• _DATASET CONTENT_:
----

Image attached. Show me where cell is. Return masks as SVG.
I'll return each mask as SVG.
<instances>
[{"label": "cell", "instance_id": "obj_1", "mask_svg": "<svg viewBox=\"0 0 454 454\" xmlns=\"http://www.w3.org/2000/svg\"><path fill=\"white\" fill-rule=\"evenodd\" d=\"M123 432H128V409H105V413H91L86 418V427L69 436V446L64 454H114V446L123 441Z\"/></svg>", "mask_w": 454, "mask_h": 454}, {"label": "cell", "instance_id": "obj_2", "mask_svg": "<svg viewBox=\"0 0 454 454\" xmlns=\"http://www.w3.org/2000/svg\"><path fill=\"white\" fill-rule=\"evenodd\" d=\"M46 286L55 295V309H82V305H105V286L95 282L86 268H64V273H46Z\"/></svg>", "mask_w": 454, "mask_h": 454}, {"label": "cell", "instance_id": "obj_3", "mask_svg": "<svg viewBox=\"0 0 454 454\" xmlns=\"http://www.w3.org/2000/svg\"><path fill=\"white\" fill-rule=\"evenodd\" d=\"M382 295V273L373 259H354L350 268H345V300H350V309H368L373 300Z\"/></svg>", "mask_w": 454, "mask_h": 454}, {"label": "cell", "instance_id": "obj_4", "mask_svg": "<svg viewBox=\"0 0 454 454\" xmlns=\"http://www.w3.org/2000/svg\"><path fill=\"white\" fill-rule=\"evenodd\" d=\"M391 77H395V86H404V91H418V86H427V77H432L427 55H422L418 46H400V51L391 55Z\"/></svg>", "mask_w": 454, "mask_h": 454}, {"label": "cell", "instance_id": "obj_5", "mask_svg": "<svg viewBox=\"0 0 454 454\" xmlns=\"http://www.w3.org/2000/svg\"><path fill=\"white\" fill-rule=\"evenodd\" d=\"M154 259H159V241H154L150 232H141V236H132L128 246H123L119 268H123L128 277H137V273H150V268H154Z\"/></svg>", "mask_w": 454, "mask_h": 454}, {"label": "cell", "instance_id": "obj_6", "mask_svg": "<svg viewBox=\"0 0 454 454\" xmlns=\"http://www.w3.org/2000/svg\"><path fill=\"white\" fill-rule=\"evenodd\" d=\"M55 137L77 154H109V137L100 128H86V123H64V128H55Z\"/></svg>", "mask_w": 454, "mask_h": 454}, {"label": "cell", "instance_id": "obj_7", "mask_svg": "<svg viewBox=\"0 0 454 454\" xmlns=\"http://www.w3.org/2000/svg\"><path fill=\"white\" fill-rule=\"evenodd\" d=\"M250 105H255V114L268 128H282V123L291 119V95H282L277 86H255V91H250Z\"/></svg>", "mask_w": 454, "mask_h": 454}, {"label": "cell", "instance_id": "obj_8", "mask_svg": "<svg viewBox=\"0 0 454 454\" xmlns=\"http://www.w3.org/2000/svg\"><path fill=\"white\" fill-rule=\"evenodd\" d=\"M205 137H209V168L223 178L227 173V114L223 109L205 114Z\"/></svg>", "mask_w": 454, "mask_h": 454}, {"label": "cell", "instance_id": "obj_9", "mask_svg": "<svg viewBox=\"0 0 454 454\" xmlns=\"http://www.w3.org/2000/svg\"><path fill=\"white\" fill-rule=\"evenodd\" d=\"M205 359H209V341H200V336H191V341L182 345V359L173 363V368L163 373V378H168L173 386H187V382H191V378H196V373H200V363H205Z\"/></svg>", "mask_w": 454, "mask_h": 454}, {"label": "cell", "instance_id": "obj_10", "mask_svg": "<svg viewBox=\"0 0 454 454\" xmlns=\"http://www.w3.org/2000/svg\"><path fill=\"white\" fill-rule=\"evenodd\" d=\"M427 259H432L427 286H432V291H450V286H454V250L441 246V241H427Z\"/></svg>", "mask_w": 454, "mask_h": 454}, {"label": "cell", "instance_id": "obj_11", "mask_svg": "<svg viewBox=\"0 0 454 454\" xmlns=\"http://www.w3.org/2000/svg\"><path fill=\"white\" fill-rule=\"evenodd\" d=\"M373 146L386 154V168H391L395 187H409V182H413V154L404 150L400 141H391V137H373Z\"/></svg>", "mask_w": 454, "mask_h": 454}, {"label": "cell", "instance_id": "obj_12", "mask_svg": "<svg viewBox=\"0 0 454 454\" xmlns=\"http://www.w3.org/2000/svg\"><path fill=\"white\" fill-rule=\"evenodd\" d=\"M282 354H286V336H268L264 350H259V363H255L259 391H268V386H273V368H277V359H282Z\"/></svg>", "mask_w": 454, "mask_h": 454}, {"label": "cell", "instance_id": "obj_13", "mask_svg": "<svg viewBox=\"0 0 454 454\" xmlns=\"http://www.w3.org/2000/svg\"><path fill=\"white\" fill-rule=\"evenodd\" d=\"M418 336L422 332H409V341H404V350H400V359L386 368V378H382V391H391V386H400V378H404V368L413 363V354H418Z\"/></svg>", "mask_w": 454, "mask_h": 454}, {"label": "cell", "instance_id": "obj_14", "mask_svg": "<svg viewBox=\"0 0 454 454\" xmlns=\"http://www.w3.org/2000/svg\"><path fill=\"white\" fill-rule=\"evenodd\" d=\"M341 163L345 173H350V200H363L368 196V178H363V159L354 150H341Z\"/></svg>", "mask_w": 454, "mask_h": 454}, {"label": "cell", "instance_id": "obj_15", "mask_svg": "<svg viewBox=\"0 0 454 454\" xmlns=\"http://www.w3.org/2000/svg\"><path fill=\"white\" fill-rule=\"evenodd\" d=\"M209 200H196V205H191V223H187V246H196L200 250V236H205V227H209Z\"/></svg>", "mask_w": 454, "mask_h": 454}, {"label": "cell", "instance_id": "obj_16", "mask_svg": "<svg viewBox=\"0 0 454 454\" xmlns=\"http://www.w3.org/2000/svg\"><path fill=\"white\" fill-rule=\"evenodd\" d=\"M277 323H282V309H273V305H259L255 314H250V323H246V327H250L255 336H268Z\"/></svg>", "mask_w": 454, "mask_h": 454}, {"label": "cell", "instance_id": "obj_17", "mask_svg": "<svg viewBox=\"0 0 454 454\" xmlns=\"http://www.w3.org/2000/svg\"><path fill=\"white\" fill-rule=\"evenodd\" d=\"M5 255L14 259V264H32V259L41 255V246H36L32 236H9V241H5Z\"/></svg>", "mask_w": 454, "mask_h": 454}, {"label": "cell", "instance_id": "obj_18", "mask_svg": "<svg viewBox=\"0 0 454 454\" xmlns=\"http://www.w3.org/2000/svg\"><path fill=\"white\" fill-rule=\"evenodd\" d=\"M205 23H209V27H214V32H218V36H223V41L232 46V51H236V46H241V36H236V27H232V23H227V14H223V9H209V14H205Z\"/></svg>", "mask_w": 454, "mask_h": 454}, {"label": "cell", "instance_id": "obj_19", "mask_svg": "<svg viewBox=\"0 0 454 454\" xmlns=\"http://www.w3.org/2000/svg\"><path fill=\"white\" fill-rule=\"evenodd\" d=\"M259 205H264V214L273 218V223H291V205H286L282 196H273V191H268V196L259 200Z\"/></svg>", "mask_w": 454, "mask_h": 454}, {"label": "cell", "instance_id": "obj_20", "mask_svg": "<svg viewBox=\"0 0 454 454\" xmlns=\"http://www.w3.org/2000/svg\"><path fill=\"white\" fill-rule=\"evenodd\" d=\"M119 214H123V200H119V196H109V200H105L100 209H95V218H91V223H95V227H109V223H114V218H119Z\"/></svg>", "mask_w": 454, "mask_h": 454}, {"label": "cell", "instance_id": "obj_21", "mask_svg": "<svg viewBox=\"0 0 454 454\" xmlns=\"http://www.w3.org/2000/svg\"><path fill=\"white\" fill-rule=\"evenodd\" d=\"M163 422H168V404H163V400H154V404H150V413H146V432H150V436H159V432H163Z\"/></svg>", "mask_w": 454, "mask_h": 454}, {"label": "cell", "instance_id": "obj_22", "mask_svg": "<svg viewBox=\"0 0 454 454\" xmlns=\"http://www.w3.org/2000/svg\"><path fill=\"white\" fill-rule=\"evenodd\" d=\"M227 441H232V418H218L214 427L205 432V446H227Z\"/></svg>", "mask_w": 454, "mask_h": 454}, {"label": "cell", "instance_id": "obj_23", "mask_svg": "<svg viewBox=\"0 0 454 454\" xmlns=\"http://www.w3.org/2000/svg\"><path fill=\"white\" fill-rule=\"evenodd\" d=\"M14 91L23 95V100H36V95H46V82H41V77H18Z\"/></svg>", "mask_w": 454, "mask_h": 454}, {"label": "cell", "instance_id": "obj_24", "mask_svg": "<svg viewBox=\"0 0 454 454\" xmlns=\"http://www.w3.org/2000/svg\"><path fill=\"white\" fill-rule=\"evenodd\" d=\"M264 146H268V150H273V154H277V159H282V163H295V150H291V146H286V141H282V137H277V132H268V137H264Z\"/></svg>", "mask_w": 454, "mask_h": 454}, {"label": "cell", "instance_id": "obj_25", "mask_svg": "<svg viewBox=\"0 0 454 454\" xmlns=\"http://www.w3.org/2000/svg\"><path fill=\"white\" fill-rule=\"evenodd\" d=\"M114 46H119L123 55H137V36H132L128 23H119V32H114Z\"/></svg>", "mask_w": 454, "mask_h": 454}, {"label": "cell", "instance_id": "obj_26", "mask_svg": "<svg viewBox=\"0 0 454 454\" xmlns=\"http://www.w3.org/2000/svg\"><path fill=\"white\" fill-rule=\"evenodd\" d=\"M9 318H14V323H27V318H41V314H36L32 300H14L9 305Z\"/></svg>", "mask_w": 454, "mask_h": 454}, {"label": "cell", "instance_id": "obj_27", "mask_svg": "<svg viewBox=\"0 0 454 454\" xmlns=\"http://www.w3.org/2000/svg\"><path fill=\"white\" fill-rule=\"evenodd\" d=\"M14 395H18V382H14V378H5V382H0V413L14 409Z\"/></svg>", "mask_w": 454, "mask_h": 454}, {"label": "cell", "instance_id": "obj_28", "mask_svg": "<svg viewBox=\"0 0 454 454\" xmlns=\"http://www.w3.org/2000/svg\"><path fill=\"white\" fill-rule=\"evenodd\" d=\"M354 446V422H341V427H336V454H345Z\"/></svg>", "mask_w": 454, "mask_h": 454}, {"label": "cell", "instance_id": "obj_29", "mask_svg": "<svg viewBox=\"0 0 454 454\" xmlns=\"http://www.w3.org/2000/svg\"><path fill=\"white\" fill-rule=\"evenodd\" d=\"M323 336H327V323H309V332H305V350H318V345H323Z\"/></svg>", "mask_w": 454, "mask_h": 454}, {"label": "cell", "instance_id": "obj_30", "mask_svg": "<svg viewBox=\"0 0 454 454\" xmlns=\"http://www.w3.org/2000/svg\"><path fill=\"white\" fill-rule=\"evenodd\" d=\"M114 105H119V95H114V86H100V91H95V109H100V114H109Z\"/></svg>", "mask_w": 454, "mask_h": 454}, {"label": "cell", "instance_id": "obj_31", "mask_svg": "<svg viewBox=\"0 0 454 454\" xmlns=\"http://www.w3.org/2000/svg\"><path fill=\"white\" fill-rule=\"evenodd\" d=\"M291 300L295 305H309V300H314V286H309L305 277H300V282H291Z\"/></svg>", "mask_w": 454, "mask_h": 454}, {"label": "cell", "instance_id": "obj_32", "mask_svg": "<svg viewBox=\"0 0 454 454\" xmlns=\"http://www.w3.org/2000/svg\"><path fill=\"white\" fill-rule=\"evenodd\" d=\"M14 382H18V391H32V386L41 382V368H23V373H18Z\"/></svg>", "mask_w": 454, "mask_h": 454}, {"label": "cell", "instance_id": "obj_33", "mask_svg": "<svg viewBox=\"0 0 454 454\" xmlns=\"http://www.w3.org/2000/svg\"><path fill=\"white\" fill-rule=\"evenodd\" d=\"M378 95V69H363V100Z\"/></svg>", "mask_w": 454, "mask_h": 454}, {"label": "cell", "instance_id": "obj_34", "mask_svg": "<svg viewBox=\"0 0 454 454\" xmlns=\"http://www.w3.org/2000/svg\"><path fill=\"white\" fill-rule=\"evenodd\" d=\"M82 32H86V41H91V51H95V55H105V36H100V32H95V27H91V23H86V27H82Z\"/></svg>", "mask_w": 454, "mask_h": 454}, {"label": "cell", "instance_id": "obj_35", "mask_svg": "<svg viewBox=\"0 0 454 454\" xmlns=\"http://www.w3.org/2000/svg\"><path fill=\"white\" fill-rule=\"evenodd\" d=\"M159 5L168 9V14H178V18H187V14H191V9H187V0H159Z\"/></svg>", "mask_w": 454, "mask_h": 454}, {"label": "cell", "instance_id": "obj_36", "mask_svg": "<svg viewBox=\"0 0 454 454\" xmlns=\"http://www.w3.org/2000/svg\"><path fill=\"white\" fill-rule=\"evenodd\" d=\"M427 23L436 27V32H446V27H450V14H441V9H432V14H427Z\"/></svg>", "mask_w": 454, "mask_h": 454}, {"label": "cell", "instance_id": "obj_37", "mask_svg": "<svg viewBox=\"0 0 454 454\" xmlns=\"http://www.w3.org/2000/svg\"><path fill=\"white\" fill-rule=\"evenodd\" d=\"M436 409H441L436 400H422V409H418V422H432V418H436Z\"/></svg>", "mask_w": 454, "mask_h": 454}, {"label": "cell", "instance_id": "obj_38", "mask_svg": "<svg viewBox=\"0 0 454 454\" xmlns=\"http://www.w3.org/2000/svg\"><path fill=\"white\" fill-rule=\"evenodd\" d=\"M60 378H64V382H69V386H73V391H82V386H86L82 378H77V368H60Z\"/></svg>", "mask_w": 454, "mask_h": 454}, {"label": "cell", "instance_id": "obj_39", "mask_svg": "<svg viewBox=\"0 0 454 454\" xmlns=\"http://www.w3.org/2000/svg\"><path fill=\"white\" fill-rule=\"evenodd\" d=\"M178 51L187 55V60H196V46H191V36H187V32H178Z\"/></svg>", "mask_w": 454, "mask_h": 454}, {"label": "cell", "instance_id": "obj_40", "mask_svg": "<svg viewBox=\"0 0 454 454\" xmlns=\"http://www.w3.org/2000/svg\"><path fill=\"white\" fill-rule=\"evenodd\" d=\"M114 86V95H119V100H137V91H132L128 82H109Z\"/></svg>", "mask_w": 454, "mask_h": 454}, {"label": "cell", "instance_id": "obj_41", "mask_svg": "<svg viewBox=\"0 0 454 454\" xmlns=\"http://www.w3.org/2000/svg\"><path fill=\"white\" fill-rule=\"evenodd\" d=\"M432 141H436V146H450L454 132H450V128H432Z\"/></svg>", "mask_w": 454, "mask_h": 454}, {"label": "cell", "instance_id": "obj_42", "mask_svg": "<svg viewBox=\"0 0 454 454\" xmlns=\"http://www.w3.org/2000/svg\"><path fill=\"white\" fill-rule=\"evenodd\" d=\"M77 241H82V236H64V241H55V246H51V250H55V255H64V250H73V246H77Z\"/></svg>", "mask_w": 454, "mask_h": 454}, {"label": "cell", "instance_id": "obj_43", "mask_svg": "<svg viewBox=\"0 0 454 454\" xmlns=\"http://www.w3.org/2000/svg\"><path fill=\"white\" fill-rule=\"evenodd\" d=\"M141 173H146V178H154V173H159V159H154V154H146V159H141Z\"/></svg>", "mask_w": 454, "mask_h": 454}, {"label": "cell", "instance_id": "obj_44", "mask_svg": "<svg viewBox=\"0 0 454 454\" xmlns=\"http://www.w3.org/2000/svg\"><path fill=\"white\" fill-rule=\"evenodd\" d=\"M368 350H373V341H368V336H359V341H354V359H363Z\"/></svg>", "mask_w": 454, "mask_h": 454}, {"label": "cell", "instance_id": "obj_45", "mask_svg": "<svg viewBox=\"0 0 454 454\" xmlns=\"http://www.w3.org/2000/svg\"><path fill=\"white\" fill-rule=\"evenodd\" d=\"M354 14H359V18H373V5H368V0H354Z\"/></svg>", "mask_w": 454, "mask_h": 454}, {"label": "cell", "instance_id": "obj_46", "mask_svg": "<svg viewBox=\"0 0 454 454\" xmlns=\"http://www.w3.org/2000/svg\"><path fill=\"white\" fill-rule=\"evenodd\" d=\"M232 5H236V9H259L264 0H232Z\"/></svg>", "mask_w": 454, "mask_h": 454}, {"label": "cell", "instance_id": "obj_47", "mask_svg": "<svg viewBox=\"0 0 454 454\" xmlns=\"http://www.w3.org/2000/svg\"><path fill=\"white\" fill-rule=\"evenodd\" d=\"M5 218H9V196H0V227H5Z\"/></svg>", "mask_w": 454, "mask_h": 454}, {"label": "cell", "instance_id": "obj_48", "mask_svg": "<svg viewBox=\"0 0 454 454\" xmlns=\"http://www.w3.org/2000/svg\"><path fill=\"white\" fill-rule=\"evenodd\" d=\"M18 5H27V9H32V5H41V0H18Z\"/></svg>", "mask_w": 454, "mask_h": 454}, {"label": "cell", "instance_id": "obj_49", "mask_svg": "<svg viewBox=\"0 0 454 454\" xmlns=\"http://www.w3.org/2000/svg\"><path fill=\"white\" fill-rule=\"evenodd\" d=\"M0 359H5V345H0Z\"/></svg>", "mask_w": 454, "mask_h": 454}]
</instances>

----

• _WORK TO BE COMPLETED_: Repeat the items word for word, from their very first line through the line that contains "<instances>".

• _ANSWER FOR THE TASK_:
Image attached. Show me where cell is. Return masks as SVG.
I'll return each mask as SVG.
<instances>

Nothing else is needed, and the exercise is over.